-- START DATA FOR THIS EXERCISE --
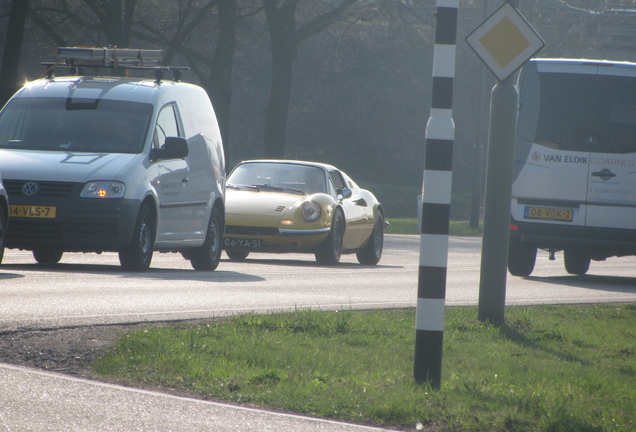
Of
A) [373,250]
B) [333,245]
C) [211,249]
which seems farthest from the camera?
[373,250]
-- END DATA FOR THIS EXERCISE --
**THE EXERCISE**
Replace every "camera" in the data above with "viewer", changing nothing else, and give the data again without the pictures.

**SOLUTION BELOW**
Of
A) [373,250]
B) [333,245]
C) [211,249]
which seems farthest from the viewer?
[373,250]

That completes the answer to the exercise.